Work to be completed:
Could you return all of the entries word for word, minus any pictures?

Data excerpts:
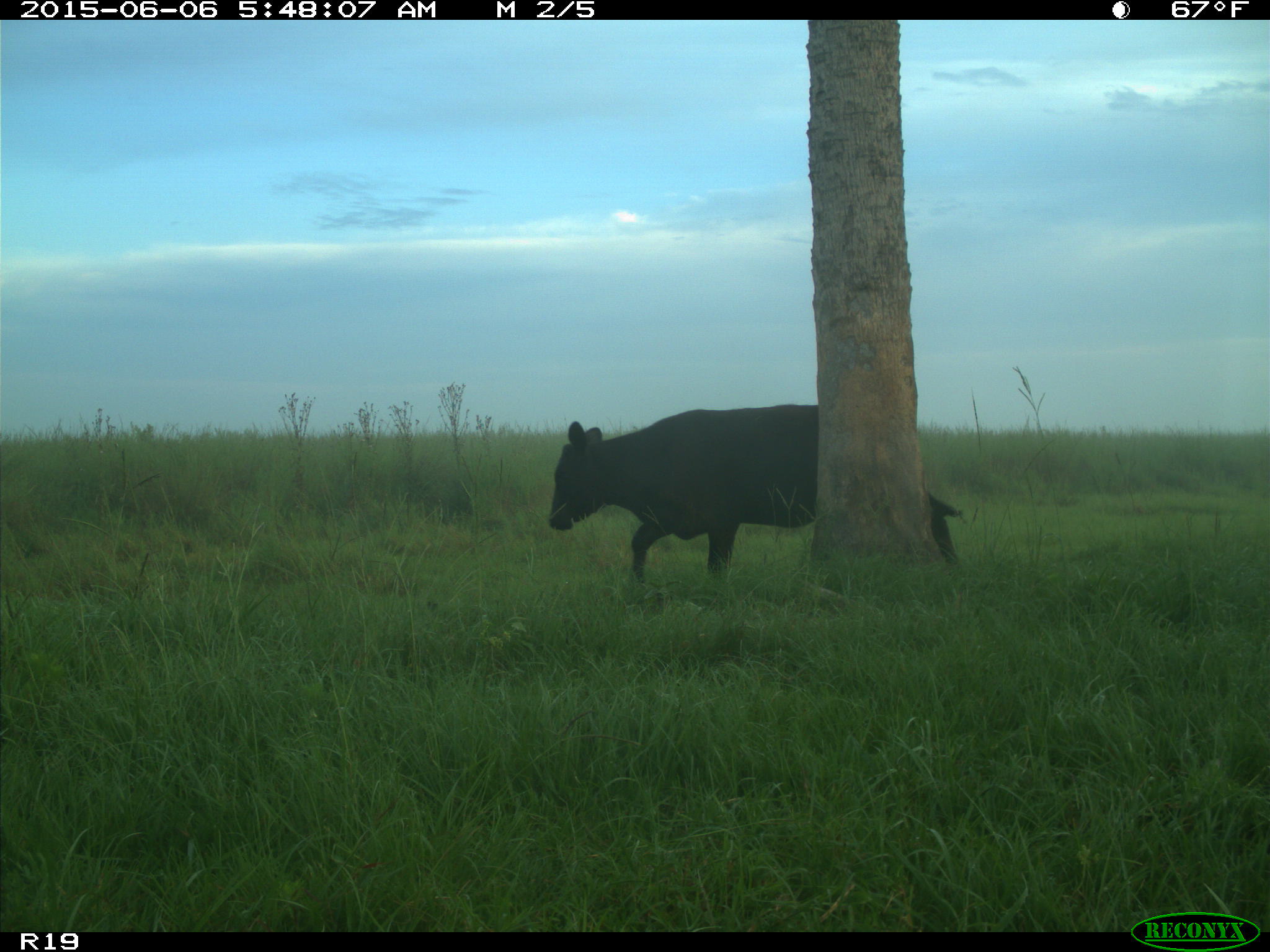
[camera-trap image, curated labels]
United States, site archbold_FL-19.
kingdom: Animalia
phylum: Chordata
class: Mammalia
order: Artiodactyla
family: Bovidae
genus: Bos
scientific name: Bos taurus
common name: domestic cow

Exercise answer:
[camera-trap image, curated labels]
United States, site archbold_FL-19.
kingdom: Animalia
phylum: Chordata
class: Mammalia
order: Artiodactyla
family: Bovidae
genus: Bos
scientific name: Bos taurus
common name: domestic cow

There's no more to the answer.